«La guerra non è che la continuazione della politica con altri mezzi». È con in testa questa massima di Von Clausewitz, che ho assistito all’assemblea dei lavoratori di Sea Handling.
Quella che ha sfiorato il blocco dell’aeroporto e che ha visto i sindacati nelle vesti di “pompieri”. Rabbia autentica, insomma. Dirompente e contagiosa. Proprio come la guerra. Che non si convoglia, non si controlla, non si incanala. Si scatena e poi va per conto suo. Travolgendo regole e convenzioni. E lasciando macerie. Sono catastrofista? Forse. Ma non credo di sbagliare se dico che lì, a Malpensa siamo solo all’inizio. Al principio di un disagio destinato ad aggravarsi, a meno che la politica non si decida. E non parlo (solo) di quella nazionale, cioè governativa e parlamentare, quindi romana. Parlo della “nostra” politica.
Quella lombarda. Quella che, fino ad oggi, si è mossa in ordine sparso. Ciascuna con le sue rivendicazioni, le sue istanze, i suoi vessilli. Il fallimento del Nord sta proprio qui: nell’incapacità di puntare al bene comune. Nella deprimente rincorsa a tagli del nastro e passerelle, effimeri sprazzi di visibilità da sempre preferiti a prese di posizione (e di coscienza) più lungimiranti. Possibile che mai, dico mai, si siano visti simboli politici diversi, persino contrapposti, sfilare fianco a fianco in difesa di Malpensa? Ci siamo sorbiti cortei di ogni genere, forma e colore. Ma non abbiamo ancora assistito a un vero moto di coraggio. Non abbiamo ancora visto le principali istituzioni del territorio alzare la testa e lo scudo davanti al sistematico impoverimento di uno scalo, delle sue potenzialità, del suo indotto.
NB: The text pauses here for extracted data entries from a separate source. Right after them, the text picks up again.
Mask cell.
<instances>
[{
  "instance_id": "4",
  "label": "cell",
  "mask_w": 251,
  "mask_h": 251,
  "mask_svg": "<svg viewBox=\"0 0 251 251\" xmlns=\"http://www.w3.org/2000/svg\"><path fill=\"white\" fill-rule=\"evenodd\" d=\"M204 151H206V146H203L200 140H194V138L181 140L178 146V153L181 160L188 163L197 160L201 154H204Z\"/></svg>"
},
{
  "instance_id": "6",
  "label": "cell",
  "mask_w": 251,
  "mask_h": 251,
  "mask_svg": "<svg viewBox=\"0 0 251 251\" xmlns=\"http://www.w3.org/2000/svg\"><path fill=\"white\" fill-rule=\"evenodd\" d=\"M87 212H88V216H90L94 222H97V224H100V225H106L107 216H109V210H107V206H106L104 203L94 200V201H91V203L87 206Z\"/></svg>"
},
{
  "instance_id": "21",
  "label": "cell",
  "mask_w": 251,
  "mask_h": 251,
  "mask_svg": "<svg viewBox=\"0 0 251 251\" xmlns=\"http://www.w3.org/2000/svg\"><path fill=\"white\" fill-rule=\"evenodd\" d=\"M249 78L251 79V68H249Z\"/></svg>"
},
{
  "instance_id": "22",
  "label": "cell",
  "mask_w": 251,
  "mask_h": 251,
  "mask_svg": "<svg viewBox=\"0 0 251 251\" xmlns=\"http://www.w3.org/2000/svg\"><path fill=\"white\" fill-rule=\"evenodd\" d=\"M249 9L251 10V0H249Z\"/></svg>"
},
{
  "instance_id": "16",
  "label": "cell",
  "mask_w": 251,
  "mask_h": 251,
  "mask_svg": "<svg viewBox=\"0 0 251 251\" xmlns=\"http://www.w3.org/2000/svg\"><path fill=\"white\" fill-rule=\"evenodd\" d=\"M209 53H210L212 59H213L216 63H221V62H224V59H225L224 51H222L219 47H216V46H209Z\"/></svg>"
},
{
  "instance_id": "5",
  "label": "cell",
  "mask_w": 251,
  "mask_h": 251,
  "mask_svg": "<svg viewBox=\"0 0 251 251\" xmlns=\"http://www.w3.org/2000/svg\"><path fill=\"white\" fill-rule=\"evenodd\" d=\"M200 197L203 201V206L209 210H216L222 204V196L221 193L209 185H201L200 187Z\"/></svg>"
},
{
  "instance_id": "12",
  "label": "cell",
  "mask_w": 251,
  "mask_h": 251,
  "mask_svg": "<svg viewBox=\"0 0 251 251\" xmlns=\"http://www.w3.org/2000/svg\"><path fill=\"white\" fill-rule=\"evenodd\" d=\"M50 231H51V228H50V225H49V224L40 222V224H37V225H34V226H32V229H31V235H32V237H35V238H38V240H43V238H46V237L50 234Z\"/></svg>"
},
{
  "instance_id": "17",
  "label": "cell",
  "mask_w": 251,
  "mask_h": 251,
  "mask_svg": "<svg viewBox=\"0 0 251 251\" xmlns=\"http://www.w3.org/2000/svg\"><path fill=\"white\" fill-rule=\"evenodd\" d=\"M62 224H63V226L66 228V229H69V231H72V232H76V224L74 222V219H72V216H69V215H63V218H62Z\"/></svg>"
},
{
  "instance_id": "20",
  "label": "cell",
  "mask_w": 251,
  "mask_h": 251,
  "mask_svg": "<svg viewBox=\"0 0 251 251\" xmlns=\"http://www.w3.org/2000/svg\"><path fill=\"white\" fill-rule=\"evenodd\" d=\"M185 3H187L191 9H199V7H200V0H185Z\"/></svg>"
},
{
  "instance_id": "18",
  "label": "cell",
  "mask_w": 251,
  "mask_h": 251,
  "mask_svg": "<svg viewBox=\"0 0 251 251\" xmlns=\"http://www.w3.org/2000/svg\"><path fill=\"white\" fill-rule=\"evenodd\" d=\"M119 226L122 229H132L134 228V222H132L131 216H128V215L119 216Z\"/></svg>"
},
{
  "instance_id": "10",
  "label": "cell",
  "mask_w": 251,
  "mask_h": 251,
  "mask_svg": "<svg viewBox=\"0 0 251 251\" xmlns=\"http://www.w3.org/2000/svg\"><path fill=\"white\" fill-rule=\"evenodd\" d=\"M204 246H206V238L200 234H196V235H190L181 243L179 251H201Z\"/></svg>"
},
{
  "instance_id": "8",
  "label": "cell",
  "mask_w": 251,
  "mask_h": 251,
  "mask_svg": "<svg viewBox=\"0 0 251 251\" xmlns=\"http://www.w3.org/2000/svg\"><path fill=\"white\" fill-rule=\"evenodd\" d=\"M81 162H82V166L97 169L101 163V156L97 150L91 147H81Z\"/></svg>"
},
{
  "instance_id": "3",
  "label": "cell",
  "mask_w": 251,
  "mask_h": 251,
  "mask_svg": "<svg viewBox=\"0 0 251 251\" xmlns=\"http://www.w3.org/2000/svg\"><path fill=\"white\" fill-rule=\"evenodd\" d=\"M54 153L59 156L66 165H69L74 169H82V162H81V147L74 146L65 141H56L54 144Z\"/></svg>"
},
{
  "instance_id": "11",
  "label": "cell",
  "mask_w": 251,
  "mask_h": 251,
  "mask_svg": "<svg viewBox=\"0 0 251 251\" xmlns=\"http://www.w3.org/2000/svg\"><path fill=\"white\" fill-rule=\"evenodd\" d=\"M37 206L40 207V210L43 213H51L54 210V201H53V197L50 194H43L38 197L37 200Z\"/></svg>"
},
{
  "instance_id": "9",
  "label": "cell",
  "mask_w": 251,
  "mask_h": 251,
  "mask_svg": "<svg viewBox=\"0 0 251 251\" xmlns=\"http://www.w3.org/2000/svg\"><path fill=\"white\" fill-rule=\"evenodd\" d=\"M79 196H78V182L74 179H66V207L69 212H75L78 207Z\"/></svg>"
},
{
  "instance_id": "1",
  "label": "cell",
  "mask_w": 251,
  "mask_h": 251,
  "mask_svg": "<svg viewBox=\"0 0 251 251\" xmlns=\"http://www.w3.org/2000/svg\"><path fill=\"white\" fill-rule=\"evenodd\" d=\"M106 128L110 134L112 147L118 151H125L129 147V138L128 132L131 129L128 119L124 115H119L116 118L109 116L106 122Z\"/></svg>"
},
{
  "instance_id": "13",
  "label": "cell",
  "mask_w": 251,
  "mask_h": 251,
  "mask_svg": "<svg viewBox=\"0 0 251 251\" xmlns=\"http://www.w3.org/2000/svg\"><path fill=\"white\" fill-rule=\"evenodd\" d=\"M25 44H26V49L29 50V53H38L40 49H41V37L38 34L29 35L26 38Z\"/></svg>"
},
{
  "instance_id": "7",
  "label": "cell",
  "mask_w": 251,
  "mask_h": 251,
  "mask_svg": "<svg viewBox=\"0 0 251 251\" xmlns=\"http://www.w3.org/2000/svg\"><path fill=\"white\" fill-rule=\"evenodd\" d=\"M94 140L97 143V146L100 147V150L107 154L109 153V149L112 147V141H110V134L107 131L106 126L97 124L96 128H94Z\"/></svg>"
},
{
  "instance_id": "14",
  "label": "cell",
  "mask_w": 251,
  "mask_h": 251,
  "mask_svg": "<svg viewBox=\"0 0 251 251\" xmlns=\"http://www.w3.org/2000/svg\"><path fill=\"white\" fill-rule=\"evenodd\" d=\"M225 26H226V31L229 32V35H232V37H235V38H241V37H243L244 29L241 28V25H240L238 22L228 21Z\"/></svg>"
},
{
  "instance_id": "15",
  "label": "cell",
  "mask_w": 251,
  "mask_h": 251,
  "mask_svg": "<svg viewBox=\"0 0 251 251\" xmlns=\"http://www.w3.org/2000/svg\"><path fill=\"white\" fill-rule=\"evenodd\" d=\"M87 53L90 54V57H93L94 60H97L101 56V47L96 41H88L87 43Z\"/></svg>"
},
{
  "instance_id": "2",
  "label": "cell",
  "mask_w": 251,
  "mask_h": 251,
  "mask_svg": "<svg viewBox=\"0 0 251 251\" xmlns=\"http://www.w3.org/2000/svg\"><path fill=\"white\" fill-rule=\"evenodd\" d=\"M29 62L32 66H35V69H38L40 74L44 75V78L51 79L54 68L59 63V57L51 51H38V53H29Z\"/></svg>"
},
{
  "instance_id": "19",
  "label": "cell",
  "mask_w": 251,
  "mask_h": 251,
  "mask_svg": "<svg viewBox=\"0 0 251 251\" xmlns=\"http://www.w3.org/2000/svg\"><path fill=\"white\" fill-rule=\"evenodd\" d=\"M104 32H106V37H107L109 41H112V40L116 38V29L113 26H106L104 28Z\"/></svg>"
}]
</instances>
Il silenzio è stato squarciato qua e là da timidi ululati e nulla più.
Ancora oggi, a pochi mesi da Expo, viviamo un eterno limbo. Inutile incolpare la disastrosa Alitalia, i tentennanti sceicchi, o i burocrati ostili a ogni forma di policentrismo. Prima di dare la caccia all’untore, proviamo a guardare noi stessi. Guardiamo i nostri palazzi e su, fino ai piani alti di Palazzo Lombardia.
Pensiamo alle tante parole inutili, spese in questi anni. Alla tonnellata di interrogazioni, mozioni, interpellanze. Ai lamentosi j’accuse, ai perentori ultimatum, alle stucchevoli promesse. A proposito, ricordate l’assemblea regionale simbolicamente riunita in aeroporto? No? Infatti. Non si è mai svolta. Nonostante un annuncio datato 2010! Favole, battute, bufale roboanti. La realtà è che Malpensa rappresenta al meglio una gioiosa macchina lombarda sempre più simile al proverbiale colosso di argilla.
Fiaccata da inchieste giudiziarie che minano due impareggiabili sistemi economici come Sanità ed Expo’, e da un’eterna crisi economica che ne ha falcidiato il tessuto imprenditoriale, la Regione sembra incapace di reagire, passare al contrattacco, infondere autorevolezza, coordinare e guidare un’efficace azione politica che coinvolga tutto il territorio.
E di questo, i lavoratori in rivolta, hanno sentito la mancanza. Le belle parole non bastano più. Bisogna metterci la faccia, battere i pugni sul tavolo, scendere in campo uniti. Insomma, bisogna fare lobby. Una parola che la brutta politica ha reso odiosa. E che la buona politica ha il dovere di rivalutare.